Avant tout, le monde sensible est réel, il y aurait peut-être lieu de retoucher les théories régnantes sur la « perception extérieure », comme les théories régnantes sur le rêve. La seule objection vraiment grave contre la réalité du monde sensible, l’objection du rêve, étant écartée, on pourrait essayer une théorie entièrement réaliste, entièrement satisfaisante pour le sens commun. — On poserait en principe, comme Epicure, que toute sensation est vraie, toujours, en tous cas ; qu’elle est bien un contact avec une réalité, qu’elle est la réalité même, saisie par l’esprit ; — on en finirait avec cette psychologie, devenue un peu hâtivement classique, qui fait de la sensation une simple image « projetée au dehors » par nous ; — on aurait un peu moins foi en cette grande loi de la « relativité des sensations », qu’on a l’air d’établir par la raison, et qu’au fond on accepte de « l’autorité », vu qu’il n’y a, pour la démontrer, aucun argument sérieux ; — on cesserait de discuter l’extériorité des phénomènes, vu que ce sont là des termes dénués de toute signification, et que, si l’expression : extérieur au corps, a un sens, l’expression : extérieur à l’esprit, n’en a pas ; — on y regarderait à deux fois avant d’enseigner que la couleur, le son, la résistance, sont des états du moi, ce qui, pour beaucoup de gens, est presque toute la philosophie ; on n’appellerait plus sensations les qualités des corps, ce qui leur donne un air d’être « subjectives » et crée ainsi une interminable équivoque ; — on ne déclarerait plus que l’esprit est séparé des objets par les organes, les nerfs, le cerveau, formule d’une énormité presque monstrueuse, puisque les mêmes gens qui l’emploient nous annoncent avec la dernière insistance que « l’esprit n’a aucune place dans l’espace », et se proposent d’ailleurs de démontrer que les organes, les nerfs, le cerveau sont de pures apparences ; — bref, on accorderait seulement que les sens ne connaissent pas tout, maison proclamerait qu’il n’y a pas déraison sérieuse pour douter du peu qu’ils connaissent. — Ainsi le monde sensible est réel, solide, indépendant de notre conscience. Mais ce n’est pas la réalité unique, la réalité définitive. Puisque la veille ressemble au rêve en tous points, elle doit lui ressembler sur ce point : le réveil. Nous ne pouvons pas démontrer mathématiquement qu’il y aura un réveil : mais nous avons tout lieu de nous y attendre.

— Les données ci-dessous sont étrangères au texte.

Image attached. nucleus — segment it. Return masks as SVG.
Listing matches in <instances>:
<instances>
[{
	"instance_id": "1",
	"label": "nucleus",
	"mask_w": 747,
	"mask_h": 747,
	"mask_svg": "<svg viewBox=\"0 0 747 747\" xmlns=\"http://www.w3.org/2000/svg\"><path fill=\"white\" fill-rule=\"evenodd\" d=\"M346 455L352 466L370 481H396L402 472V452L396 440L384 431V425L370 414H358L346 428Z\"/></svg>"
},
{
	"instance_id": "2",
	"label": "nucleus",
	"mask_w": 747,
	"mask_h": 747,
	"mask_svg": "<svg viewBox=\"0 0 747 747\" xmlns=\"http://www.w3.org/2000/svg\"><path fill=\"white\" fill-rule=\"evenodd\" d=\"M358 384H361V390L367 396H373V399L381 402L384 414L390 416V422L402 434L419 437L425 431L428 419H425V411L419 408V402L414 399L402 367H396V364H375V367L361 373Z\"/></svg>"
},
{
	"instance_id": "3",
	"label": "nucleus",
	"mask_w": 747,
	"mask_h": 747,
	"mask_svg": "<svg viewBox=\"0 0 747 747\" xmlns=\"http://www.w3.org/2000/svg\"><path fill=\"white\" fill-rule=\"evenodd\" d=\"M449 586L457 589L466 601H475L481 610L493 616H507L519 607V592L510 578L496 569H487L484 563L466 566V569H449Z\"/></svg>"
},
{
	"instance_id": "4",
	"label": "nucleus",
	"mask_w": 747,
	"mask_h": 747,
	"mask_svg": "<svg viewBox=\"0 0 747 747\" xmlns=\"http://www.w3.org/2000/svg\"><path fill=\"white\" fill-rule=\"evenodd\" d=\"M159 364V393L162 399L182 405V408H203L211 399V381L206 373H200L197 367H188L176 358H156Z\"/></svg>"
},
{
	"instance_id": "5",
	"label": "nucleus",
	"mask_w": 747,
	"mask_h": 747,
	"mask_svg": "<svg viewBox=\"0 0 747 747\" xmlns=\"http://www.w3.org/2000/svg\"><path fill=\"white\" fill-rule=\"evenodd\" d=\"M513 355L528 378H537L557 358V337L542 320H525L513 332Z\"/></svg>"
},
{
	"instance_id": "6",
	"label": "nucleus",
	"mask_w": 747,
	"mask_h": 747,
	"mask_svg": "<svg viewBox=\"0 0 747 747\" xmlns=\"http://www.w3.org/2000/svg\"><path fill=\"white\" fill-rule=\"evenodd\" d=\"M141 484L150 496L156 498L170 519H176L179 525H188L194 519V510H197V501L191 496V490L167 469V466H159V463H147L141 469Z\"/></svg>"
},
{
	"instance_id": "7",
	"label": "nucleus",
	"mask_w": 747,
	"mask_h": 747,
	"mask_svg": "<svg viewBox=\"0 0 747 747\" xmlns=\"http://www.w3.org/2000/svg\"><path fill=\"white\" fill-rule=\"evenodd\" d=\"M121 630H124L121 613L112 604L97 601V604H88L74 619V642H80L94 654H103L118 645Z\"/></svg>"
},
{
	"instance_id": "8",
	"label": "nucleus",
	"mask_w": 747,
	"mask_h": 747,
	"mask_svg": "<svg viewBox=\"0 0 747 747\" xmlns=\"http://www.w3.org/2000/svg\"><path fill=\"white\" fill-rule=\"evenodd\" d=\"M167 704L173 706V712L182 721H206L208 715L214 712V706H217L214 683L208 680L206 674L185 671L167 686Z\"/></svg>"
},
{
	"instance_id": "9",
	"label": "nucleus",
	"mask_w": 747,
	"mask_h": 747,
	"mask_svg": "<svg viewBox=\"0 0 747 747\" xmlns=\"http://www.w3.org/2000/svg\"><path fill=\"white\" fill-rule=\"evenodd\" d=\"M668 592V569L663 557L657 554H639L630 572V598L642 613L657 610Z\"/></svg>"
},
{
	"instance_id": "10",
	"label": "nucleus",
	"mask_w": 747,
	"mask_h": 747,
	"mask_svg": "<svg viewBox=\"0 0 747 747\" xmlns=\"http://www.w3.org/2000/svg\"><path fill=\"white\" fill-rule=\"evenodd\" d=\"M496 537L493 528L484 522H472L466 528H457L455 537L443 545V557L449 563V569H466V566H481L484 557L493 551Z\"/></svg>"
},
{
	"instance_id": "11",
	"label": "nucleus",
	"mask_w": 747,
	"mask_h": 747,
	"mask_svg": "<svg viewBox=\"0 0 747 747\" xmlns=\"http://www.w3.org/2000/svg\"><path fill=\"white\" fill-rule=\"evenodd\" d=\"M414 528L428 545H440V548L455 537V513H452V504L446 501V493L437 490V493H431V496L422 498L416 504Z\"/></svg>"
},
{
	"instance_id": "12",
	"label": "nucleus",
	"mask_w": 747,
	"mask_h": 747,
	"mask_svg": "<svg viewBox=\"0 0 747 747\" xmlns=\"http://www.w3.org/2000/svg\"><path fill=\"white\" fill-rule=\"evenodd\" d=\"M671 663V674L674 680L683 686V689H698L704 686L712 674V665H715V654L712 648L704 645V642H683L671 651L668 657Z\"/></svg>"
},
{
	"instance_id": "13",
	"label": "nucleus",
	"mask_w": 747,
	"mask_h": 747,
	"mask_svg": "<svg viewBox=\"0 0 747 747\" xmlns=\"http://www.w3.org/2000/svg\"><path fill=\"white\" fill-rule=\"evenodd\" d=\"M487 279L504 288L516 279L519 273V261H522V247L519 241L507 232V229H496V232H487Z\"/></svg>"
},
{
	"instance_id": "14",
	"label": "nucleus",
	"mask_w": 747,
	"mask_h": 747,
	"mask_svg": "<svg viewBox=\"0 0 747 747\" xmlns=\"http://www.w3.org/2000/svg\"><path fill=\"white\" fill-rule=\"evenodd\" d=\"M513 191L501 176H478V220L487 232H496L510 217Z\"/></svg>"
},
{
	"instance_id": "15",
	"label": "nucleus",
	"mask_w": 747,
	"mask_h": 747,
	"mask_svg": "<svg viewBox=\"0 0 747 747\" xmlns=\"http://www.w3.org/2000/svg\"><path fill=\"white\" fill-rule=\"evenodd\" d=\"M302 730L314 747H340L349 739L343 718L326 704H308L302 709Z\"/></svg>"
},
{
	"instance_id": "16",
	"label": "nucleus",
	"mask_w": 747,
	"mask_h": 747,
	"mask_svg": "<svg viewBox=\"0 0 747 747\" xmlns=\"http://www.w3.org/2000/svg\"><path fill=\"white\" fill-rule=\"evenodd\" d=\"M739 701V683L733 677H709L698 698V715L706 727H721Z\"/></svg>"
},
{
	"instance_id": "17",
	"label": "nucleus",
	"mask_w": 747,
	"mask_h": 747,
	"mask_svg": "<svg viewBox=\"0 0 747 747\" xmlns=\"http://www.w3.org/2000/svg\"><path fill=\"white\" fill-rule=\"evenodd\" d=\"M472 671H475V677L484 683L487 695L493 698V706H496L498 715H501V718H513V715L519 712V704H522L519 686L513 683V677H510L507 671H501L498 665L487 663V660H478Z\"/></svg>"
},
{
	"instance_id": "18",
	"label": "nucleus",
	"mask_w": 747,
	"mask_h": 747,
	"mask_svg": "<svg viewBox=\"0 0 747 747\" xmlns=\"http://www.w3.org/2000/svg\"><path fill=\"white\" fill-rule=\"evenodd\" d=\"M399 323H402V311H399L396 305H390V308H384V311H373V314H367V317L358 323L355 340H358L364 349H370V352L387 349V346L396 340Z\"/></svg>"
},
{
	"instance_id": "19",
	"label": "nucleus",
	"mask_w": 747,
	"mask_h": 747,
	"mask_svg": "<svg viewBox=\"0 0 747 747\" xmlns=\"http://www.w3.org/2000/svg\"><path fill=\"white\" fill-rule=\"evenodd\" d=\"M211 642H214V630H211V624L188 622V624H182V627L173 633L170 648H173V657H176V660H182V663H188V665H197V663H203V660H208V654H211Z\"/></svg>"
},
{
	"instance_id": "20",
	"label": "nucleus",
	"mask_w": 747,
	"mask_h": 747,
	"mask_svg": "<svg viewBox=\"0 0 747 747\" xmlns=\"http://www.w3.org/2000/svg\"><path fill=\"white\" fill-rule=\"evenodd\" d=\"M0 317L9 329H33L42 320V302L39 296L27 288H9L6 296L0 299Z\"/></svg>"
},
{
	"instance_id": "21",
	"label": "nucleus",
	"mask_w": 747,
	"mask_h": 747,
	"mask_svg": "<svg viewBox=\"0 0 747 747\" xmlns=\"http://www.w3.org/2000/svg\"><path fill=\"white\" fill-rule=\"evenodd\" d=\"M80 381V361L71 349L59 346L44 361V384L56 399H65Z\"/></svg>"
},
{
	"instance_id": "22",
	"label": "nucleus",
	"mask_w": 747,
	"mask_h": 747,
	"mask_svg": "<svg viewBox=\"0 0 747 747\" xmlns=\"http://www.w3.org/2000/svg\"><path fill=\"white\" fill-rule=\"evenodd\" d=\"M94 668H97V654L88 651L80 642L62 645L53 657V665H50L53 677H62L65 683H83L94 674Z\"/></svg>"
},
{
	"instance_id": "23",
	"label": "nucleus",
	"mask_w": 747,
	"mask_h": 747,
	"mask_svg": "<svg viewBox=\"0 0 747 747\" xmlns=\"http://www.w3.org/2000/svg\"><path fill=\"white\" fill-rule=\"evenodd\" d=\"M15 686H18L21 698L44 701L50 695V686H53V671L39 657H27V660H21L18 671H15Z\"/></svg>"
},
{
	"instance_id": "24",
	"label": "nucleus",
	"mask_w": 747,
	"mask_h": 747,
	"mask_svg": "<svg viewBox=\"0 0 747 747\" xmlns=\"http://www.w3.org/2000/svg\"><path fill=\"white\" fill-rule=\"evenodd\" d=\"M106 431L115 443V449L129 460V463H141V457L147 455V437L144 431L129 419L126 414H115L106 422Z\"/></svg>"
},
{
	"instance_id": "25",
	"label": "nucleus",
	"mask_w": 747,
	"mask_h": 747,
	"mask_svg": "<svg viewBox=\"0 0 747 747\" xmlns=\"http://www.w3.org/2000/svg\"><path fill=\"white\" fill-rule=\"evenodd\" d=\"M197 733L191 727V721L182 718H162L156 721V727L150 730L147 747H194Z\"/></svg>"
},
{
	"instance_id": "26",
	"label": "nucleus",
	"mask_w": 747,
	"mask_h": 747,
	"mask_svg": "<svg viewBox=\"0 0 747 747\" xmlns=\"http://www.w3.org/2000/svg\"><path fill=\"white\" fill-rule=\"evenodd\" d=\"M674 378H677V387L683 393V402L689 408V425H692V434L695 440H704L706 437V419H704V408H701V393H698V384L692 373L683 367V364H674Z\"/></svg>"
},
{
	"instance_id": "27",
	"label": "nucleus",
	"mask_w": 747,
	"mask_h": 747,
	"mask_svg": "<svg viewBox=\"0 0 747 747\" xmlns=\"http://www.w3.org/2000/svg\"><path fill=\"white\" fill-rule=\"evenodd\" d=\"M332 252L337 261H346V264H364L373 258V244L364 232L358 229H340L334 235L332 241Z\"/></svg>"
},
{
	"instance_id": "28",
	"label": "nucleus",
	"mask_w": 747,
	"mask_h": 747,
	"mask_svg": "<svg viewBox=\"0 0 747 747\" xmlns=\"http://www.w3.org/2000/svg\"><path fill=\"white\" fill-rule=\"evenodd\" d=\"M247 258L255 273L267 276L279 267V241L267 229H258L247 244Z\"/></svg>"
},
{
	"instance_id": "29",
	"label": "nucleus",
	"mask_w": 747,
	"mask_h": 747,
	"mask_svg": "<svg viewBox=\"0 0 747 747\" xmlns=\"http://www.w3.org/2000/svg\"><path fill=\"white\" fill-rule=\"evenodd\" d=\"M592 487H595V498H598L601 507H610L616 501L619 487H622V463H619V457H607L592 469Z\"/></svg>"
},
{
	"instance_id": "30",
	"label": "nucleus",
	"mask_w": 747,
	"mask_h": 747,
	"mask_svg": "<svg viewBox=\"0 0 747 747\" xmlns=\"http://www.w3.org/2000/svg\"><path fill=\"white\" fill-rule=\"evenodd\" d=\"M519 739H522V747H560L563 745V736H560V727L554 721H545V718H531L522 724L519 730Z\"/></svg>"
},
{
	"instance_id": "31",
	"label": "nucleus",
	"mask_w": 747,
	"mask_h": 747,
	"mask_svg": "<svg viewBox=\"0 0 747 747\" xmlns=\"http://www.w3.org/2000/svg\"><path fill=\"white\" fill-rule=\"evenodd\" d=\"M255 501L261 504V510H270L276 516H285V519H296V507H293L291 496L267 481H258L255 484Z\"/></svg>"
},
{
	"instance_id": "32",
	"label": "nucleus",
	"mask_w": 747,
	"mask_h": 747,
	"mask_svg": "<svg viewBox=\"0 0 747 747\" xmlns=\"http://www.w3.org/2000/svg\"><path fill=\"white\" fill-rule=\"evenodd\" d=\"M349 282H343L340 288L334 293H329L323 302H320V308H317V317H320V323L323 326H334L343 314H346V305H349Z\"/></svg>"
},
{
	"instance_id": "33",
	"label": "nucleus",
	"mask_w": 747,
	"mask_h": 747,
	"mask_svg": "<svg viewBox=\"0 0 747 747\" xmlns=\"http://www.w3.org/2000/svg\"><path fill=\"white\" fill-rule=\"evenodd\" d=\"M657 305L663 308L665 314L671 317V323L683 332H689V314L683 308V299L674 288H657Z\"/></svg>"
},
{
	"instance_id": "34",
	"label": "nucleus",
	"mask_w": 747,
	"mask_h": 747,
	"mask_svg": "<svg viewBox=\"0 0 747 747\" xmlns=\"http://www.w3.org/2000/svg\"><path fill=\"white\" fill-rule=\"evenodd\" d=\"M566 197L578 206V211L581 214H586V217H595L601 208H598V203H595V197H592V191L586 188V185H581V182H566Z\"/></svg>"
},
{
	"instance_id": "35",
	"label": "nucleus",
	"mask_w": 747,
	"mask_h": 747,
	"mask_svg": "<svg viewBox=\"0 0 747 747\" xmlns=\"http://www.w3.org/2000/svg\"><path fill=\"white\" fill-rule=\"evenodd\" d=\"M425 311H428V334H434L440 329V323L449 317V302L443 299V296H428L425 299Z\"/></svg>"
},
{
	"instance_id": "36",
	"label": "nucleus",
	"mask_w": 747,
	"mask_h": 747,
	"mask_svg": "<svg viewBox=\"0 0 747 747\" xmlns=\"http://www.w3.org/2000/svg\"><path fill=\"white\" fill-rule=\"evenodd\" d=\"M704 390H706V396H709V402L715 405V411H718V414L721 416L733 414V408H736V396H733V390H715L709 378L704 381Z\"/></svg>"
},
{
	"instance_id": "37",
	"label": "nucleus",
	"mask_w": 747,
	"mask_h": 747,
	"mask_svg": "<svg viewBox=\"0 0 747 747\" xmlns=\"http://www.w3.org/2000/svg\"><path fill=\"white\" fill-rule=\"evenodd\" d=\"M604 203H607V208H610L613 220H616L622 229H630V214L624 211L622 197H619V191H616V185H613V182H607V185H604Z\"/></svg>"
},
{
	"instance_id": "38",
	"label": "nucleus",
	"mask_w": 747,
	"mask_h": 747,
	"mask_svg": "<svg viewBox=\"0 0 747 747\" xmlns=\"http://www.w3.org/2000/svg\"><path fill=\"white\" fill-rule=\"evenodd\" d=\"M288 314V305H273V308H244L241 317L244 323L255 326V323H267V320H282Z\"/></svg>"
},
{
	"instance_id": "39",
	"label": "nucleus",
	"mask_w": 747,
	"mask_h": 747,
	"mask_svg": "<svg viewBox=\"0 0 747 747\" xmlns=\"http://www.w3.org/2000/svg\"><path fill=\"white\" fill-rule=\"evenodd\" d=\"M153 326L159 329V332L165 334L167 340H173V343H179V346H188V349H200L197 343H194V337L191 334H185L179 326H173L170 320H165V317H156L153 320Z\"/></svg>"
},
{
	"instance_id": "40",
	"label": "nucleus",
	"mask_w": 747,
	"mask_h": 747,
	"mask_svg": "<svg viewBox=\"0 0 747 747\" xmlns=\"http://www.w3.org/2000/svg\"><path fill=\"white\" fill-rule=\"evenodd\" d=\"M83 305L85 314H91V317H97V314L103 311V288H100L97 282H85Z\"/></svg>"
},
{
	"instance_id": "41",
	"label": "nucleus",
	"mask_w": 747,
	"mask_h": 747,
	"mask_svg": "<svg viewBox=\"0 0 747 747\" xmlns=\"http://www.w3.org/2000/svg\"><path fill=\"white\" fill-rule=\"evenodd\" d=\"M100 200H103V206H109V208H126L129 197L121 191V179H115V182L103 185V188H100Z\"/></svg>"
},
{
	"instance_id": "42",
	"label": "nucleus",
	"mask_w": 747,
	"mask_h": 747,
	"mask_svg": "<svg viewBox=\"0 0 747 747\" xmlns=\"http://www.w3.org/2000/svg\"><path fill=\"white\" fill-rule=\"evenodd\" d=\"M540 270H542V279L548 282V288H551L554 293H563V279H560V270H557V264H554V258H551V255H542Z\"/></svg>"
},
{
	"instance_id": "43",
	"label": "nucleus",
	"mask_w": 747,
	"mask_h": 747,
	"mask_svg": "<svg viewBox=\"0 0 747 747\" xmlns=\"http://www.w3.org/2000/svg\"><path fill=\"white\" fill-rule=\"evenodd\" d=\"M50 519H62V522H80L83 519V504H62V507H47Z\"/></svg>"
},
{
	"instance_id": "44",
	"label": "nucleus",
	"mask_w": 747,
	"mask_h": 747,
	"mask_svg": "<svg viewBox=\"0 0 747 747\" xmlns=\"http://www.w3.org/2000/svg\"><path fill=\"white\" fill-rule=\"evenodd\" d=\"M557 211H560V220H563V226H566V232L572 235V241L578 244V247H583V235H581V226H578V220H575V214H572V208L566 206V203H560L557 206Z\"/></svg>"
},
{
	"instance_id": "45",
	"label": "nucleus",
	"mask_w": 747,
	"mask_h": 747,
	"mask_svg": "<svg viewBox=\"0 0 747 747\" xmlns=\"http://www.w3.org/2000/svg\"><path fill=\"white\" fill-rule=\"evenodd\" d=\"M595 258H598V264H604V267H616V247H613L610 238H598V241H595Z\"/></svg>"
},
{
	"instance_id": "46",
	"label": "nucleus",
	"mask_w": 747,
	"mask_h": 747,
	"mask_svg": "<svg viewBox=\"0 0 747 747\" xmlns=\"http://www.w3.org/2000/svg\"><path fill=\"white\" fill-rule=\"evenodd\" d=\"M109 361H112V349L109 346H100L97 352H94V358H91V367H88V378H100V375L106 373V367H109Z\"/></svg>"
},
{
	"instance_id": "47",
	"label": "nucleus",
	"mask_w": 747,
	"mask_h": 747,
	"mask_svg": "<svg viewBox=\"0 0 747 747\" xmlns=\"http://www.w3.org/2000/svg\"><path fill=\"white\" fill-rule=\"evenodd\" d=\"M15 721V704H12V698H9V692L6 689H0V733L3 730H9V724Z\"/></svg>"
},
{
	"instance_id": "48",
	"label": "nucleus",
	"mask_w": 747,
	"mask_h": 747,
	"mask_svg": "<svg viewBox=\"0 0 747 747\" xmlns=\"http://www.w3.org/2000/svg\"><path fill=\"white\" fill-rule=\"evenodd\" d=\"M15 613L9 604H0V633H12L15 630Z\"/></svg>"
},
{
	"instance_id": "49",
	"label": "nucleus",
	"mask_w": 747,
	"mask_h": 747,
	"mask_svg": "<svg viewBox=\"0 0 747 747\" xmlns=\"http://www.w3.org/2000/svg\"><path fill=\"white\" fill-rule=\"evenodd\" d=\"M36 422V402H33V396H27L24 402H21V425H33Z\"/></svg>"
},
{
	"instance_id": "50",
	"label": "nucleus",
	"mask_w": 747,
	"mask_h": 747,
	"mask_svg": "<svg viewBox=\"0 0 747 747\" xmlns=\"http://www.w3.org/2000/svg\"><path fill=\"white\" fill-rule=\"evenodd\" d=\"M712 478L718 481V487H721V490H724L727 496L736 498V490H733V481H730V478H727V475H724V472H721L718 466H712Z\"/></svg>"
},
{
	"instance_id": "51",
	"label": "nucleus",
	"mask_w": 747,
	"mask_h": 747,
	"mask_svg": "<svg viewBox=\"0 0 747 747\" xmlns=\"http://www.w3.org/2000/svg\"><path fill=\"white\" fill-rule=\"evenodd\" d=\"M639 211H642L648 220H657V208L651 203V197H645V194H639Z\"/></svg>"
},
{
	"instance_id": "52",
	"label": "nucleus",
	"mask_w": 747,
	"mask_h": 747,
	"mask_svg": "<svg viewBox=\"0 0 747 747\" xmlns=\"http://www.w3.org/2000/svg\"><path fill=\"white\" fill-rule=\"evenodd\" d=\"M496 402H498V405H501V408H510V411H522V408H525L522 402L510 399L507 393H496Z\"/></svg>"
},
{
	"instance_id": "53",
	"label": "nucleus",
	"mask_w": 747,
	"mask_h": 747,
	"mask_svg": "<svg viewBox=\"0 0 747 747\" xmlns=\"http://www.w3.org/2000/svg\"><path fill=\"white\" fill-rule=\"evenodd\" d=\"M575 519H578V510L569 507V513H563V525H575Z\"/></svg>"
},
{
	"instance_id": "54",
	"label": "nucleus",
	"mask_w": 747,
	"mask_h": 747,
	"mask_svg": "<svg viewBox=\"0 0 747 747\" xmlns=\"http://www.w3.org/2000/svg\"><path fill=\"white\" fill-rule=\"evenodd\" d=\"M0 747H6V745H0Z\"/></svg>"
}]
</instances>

Voilà ce que nous apprend la comparaison de la vie et du rêve. Le rêve est une réalité, mais fugitive. De même, la vie actuelle est une réalité, mais provisoire.


CAMILLE MELINAND.


  1. Pensées, art. III, 14.
  2. M. de Biran. Nouvelles considérations sur le sommeil. Ed. Cousin, t. II.
  3. Op. cit., p. 239.
  4. P. Radestock, Schalf und Traum ; Leipzig. 1879.
  5. Automatisme psychologique, p. 87.
  6. Gurney, Myers, Podmore, les Hallucinations télépathiques.
  7. Lire le livre saisissant de W. Crookes, Recherches sur les phénomènes du spiritualisme.